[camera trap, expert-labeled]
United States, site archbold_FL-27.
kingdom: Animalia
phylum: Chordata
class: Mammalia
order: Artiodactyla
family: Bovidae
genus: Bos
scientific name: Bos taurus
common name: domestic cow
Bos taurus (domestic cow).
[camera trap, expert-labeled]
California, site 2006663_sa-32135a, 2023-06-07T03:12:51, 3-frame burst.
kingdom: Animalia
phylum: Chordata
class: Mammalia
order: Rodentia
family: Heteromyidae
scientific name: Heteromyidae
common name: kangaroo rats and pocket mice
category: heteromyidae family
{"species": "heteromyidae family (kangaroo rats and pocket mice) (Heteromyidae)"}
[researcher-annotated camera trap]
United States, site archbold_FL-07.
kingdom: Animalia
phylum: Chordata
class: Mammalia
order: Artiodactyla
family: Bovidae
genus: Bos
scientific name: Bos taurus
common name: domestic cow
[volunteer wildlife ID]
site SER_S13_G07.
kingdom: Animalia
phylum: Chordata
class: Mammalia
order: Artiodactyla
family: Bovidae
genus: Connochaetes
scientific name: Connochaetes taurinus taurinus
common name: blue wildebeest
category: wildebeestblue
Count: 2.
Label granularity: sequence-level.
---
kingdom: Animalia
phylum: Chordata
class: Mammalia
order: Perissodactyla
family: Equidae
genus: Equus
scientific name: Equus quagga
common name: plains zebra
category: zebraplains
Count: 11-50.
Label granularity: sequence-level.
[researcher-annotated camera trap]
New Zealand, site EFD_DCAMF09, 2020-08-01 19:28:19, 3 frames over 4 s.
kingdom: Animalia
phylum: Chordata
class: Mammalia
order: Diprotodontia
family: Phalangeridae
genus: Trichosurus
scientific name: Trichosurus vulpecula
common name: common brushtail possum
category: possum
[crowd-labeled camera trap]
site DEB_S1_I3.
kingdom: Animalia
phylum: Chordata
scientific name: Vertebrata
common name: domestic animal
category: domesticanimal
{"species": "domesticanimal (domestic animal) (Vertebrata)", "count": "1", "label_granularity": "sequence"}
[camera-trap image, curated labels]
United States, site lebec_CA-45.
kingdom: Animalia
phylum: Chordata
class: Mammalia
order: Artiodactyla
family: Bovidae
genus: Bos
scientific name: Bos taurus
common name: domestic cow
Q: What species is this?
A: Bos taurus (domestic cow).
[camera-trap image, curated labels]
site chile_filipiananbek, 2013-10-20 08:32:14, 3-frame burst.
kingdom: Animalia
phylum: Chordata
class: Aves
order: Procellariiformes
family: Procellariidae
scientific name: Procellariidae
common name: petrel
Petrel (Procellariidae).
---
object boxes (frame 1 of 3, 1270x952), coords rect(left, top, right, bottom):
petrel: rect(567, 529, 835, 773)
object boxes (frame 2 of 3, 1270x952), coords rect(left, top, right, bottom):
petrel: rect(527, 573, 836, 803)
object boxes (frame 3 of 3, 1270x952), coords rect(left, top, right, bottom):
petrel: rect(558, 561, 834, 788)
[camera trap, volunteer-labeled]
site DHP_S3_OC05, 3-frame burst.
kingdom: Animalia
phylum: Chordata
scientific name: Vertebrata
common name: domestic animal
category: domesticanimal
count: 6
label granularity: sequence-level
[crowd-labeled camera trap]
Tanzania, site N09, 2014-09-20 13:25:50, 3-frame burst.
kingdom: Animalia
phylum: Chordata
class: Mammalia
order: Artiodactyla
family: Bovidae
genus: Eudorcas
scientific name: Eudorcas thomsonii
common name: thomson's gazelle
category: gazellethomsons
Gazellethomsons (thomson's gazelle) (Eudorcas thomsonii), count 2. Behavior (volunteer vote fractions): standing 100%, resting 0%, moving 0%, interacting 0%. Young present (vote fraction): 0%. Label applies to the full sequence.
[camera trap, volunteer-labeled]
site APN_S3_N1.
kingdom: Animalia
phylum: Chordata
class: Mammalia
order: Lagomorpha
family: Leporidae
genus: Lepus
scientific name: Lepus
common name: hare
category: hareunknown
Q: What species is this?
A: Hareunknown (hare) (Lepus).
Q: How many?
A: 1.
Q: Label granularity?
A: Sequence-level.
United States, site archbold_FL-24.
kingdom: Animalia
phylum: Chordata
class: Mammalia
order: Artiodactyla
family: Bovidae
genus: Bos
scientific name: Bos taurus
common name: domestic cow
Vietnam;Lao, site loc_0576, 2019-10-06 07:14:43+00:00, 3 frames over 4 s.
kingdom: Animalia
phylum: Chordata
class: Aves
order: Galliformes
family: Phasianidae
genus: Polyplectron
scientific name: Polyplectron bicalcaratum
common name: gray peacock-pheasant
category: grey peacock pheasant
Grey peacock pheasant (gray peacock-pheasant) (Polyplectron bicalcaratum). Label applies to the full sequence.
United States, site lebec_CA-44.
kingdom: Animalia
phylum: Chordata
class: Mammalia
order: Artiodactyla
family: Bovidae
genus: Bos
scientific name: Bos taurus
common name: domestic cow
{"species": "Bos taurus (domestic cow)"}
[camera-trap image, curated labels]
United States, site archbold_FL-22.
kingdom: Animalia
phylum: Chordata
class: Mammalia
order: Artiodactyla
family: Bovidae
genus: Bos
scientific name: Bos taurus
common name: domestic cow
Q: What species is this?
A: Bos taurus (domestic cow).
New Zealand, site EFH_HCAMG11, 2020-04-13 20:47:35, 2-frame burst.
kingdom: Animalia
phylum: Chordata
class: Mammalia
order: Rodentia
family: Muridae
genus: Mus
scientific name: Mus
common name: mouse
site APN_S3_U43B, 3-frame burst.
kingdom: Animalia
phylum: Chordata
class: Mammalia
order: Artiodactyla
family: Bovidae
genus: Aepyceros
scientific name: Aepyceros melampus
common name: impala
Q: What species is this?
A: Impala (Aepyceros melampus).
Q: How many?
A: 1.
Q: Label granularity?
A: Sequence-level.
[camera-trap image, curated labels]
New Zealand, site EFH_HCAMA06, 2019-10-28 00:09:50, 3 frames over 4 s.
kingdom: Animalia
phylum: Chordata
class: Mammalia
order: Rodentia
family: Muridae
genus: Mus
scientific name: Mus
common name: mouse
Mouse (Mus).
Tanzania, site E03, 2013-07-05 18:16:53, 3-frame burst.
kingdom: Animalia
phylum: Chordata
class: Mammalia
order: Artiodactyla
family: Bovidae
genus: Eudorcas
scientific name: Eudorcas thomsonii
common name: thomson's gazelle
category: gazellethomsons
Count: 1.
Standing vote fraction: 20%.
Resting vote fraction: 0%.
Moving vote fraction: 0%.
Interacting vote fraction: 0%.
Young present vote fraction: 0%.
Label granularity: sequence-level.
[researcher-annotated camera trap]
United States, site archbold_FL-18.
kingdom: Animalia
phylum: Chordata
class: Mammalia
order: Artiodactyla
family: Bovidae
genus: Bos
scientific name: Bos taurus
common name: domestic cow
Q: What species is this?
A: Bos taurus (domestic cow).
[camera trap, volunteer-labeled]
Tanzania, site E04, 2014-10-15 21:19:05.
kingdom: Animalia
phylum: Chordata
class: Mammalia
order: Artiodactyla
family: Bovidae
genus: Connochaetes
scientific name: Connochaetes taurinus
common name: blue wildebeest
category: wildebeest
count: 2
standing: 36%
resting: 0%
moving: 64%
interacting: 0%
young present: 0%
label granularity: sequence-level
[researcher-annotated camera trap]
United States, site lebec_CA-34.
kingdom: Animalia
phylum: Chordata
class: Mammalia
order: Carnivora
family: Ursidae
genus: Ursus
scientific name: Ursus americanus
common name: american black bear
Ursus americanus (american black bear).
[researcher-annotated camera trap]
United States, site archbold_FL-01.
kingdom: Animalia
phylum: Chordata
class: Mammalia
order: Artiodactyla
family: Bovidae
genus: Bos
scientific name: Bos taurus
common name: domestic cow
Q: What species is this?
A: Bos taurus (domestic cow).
========
Task item → Looking back over the data above, restate word for word the lines that begin at the line with "site APN_S3_N1." and end at the line with "genus: Aepyceros", inclusive.

Result of the exercise →
site APN_S3_N1.
kingdom: Animalia
phylum: Chordata
class: Mammalia
order: Lagomorpha
family: Leporidae
genus: Lepus
scientific name: Lepus
common name: hare
category: hareunknown
Q: What species is this?
A: Hareunknown (hare) (Lepus).
Q: How many?
A: 1.
Q: Label granularity?
A: Sequence-level.
United States, site archbold_FL-24.
kingdom: Animalia
phylum: Chordata
class: Mammalia
order: Artiodactyla
family: Bovidae
genus: Bos
scientific name: Bos taurus
common name: domestic cow
Vietnam;Lao, site loc_0576, 2019-10-06 07:14:43+00:00, 3 frames over 4 s.
kingdom: Animalia
phylum: Chordata
class: Aves
order: Galliformes
family: Phasianidae
genus: Polyplectron
scientific name: Polyplectron bicalcaratum
common name: gray peacock-pheasant
category: grey peacock pheasant
Grey peacock pheasant (gray peacock-pheasant) (Polyplectron bicalcaratum). Label applies to the full sequence.
United States, site lebec_CA-44.
kingdom: Animalia
phylum: Chordata
class: Mammalia
order: Artiodactyla
family: Bovidae
genus: Bos
scientific name: Bos taurus
common name: domestic cow
{"species": "Bos taurus (domestic cow)"}
[camera-trap image, curated labels]
United States, site archbold_FL-22.
kingdom: Animalia
phylum: Chordata
class: Mammalia
order: Artiodactyla
family: Bovidae
genus: Bos
scientific name: Bos taurus
common name: domestic cow
Q: What species is this?
A: Bos taurus (domestic cow).
New Zealand, site EFH_HCAMG11, 2020-04-13 20:47:35, 2-frame burst.
kingdom: Animalia
phylum: Chordata
class: Mammalia
order: Rodentia
family: Muridae
genus: Mus
scientific name: Mus
common name: mouse
site APN_S3_U43B, 3-frame burst.
kingdom: Animalia
phylum: Chordata
class: Mammalia
order: Artiodactyla
family: Bovidae
genus: Aepyceros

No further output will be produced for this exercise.